_PASSAGE SHOWN_
Segment Open
I read a lovely article today, thanks David for the link, which likened life to a jigsaw puzzle. The article is about a comedian who passes on his messages and thoughts through humour, apparently about anything and everything.
This is the link to the full article here and yes, I now want to watch the show now.
I have taken some of the words, portions only, added my own, and ruthlessly plagiarised for my own purposes, but the original is a much better read.
“we are all piecing together our own jigsaws with every lesson we learn and everything we experience. The catch is — we all lost the box so we must guess what the image should be like.
This “perfect” life plan. The belief that life is designed and arranged into very specific stages. ( we all know how imperfect life turns out and not to the grand plan. There is a virus around that makes us believe that life should be perfect, and so many of us are infected. – Jennifer)
I believe that working toward completing our personal jigsaw puzzle is our journey of self-fulfillment. It’s all the things we do, all the pieces that we put together that fulfill who we are. It’s the combination of our passions, our skills, our experiences, the lessons we’ve learned, and the support from our loved ones that helps us get there.
Piece by piece. Step by step.
But if each and every one of us is like a jigsaw puzzle then we are the only ones who can put those pieces together for ourselves.”
Did I ever envisage MS as part of my life ? Losing the ability to participate in some of my beloved activities at any more than a most basic level ? Making the decision to go for an experimental procedure involving chemotherapy? Not in my life plan.
However, neither was meeting people with whom I’ll stay friends for life, experiencing the amazing kindness of the nurses here, telling Dr Federenko about Muppet and he pulls out his phone to show me his beloved 13.5kg Maine Coone, in a weird way enjoying 9 days of isolation and time to just quietly exist, realising the extent of the community around me, seeing this amazing city … all part of my jigsaw now.
I got out into the autumn air again today, before being put on my last infusion, and it was lovely again to breathe in fresh, slightly chill autumn air. I sat in the little chapel again, and just enjoyed being outdoors.
Now I am on my last treatment, a five hour infusion and of course I get an IV stand with a wonky wheel so can’t wheel the thing around straight. This last treatment suppresses the last of the renegade B cells which are part of the immune system attacking my myelin sheath, it’s a treatment complementary to the chemotherapy.
I must be clear here, I have had an incredibly good experience with the treatment, with side effects as predicted but minimal only. So everything please read on that basis. I am hoping and praying that this run of fortune continues.
Tomorrow is a rest day in the hospital, then middle of the day Wednesday … the long journey home.
Segment Closed
_INSTRUCTIONS FOR THE TASK_
Write out the part of the jigsaw-puzzle post above word for word, starting with "I read a lovely" and going on through "should be like.".

_RECORD SET_
Segment Open
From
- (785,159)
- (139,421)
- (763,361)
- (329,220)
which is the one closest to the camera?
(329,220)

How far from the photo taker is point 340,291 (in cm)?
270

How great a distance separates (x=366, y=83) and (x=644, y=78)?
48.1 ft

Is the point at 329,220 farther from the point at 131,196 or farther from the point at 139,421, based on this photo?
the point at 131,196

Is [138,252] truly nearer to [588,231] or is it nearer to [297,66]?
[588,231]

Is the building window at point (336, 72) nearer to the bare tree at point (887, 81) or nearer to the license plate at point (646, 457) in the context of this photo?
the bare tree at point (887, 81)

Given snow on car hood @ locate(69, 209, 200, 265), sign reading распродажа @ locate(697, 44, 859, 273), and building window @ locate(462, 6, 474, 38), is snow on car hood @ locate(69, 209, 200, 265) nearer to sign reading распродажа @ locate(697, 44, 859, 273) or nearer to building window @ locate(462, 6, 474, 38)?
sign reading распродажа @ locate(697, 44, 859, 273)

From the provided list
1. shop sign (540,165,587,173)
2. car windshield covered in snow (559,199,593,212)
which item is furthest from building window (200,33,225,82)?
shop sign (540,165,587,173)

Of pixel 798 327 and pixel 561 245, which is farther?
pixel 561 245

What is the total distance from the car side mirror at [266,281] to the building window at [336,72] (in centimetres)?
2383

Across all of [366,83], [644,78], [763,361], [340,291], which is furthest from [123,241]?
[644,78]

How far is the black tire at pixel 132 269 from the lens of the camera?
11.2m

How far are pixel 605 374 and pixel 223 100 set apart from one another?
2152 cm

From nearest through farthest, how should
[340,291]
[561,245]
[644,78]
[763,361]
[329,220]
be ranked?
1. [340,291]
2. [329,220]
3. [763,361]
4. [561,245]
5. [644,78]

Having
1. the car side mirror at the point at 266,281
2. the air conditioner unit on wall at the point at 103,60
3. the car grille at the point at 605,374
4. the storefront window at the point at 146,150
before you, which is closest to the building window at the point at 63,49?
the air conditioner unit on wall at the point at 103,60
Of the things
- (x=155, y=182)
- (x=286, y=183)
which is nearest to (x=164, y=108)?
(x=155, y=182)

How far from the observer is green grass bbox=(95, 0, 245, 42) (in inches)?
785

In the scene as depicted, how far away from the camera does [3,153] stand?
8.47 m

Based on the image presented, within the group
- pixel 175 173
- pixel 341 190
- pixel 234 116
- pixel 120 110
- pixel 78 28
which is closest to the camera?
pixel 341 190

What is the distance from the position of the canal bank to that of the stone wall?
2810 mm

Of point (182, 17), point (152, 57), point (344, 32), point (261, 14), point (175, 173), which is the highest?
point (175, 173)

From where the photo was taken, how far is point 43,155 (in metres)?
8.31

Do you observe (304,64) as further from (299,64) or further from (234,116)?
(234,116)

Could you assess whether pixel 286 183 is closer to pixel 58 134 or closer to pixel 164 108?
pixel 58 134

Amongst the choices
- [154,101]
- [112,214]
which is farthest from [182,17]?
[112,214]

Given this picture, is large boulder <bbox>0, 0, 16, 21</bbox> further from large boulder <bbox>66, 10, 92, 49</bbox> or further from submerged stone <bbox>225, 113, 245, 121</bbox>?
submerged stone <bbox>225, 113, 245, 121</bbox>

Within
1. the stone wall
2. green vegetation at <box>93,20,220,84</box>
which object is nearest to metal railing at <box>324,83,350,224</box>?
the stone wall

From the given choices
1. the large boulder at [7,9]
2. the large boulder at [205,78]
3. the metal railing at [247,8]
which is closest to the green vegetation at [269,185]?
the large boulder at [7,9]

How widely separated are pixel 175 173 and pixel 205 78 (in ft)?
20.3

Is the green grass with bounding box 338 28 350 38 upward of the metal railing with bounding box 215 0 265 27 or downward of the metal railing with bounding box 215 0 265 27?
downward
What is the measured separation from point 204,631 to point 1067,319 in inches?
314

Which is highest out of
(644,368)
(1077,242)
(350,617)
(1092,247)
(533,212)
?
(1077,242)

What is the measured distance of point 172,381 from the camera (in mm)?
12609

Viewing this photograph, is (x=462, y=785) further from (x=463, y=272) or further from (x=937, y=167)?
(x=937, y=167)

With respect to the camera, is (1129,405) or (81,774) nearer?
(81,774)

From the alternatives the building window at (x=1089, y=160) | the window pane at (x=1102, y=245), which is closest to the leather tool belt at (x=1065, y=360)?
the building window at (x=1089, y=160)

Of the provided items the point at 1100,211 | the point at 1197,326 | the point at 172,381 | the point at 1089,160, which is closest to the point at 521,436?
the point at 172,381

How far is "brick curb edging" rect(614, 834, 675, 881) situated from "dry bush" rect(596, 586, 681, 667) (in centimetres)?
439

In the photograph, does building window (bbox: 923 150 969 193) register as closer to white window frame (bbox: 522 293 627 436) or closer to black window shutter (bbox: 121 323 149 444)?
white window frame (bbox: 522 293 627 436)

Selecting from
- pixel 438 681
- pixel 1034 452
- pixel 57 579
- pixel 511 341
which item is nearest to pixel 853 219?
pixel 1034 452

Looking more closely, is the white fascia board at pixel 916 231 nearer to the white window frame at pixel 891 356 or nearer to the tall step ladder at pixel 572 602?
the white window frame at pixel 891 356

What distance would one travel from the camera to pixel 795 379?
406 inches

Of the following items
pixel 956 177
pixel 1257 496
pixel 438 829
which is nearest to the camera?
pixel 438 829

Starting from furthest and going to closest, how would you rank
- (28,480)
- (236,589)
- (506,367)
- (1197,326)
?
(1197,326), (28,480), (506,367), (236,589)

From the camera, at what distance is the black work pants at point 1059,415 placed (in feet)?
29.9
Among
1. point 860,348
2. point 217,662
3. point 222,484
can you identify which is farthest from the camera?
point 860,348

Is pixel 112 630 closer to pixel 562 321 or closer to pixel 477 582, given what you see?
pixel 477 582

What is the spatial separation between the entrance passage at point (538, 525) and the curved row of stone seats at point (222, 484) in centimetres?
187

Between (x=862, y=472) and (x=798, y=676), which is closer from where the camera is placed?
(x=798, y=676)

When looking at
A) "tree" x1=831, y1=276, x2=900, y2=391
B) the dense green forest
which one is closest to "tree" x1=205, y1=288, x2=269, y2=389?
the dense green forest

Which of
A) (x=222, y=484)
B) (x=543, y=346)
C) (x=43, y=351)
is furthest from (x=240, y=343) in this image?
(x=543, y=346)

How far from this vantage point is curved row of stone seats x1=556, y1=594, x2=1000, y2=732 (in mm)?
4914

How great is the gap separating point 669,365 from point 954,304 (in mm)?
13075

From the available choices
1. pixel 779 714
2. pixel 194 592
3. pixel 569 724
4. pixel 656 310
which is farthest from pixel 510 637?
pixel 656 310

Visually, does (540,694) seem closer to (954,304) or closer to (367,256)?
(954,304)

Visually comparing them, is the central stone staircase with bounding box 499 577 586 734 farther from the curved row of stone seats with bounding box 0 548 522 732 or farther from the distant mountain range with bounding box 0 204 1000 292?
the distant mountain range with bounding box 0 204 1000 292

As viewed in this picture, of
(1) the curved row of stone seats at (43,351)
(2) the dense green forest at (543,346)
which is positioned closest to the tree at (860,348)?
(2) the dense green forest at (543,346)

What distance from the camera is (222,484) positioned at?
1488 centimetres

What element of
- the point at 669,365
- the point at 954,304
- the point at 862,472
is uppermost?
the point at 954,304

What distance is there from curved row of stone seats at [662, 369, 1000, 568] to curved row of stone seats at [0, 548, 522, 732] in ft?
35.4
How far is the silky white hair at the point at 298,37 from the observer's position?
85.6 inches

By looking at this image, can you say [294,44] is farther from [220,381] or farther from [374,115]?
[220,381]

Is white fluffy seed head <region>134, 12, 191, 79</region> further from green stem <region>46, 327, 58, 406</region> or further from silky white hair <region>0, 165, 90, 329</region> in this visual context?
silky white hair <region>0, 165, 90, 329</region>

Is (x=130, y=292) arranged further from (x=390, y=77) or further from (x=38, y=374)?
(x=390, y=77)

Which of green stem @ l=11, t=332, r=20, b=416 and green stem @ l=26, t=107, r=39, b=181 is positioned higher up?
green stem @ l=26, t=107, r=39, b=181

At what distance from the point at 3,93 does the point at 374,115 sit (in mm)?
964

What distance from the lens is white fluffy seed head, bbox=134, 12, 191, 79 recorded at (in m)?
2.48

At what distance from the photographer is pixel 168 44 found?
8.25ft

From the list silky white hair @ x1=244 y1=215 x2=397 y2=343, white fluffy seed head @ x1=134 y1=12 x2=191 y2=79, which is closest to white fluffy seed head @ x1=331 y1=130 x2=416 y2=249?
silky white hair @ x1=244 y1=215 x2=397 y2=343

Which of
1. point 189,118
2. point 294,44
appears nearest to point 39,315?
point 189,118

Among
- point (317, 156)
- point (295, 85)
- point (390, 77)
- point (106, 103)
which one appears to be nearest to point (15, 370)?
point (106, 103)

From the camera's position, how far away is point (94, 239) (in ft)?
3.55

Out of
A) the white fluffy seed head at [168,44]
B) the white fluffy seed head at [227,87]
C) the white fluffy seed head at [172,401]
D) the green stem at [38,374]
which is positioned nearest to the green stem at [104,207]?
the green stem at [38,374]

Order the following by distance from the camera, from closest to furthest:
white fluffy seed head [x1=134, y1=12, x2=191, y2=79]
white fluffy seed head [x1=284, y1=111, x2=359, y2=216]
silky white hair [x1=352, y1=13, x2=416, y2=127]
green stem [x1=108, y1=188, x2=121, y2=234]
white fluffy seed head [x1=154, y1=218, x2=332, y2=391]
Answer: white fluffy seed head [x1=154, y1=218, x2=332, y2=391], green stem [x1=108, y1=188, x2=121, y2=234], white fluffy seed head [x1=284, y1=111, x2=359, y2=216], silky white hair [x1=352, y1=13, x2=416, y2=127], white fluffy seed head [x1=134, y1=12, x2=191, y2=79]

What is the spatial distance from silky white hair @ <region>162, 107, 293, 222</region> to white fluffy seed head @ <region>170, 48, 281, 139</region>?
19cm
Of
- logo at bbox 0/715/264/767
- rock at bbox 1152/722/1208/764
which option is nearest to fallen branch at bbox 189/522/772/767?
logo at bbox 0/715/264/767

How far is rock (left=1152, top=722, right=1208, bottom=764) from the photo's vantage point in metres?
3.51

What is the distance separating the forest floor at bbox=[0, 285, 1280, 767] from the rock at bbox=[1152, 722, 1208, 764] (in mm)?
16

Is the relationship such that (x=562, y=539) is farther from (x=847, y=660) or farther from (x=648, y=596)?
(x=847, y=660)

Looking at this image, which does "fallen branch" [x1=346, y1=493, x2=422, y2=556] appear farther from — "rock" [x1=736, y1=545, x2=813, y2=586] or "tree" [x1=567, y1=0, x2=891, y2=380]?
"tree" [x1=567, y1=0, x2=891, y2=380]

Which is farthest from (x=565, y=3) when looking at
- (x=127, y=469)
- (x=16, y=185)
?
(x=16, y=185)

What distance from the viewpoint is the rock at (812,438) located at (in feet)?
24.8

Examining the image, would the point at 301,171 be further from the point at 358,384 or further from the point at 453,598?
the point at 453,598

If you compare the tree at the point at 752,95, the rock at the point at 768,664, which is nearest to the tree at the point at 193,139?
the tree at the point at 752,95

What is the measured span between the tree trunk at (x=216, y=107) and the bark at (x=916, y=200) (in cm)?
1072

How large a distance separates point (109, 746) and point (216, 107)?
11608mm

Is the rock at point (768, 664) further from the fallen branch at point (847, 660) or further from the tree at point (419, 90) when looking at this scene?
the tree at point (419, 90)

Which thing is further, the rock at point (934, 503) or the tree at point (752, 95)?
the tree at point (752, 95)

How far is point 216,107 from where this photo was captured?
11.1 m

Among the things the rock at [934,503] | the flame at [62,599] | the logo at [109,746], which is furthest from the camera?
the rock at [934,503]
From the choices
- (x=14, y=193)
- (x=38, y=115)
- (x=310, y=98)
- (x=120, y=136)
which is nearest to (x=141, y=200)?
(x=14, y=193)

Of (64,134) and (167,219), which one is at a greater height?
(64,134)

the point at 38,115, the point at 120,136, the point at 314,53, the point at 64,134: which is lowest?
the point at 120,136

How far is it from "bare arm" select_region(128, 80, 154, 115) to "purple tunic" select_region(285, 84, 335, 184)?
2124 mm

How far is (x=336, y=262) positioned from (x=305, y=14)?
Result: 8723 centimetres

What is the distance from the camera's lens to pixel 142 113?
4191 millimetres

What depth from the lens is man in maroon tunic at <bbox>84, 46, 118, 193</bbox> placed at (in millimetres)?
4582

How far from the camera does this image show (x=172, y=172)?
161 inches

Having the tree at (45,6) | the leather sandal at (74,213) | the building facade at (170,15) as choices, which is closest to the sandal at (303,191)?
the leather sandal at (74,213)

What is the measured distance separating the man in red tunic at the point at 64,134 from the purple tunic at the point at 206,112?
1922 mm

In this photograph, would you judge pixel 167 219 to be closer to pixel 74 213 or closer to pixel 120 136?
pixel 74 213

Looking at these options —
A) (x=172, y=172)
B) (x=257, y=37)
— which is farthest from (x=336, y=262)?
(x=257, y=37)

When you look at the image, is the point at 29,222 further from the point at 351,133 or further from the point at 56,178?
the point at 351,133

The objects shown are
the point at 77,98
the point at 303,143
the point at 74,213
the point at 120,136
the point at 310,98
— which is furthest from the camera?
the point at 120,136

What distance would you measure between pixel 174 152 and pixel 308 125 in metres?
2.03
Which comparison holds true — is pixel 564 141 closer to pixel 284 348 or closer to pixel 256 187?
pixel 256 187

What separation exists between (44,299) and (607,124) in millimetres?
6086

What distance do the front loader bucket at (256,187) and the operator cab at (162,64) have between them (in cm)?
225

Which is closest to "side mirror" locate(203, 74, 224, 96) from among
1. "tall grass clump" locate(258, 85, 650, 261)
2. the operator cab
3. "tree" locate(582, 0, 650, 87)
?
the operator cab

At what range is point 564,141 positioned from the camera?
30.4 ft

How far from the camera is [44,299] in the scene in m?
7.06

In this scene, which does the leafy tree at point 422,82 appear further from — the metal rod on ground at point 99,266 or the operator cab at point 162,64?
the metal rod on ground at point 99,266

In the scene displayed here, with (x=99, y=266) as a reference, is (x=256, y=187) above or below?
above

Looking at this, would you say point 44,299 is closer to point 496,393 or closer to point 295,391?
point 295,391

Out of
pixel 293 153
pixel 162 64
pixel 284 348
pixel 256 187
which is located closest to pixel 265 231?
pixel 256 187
Segment Closed
_ANSWER TO THE PROBLEM_
I read a lovely article today, thanks David for the link, which likened life to a jigsaw puzzle. The article is about a comedian who passes on his messages and thoughts through humour, apparently about anything and everything.
This is the link to the full article here and yes, I now want to watch the show now.
I have taken some of the words, portions only, added my own, and ruthlessly plagiarised for my own purposes, but the original is a much better read.
“we are all piecing together our own jigsaws with every lesson we learn and everything we experience. The catch is — we all lost the box so we must guess what the image should be like.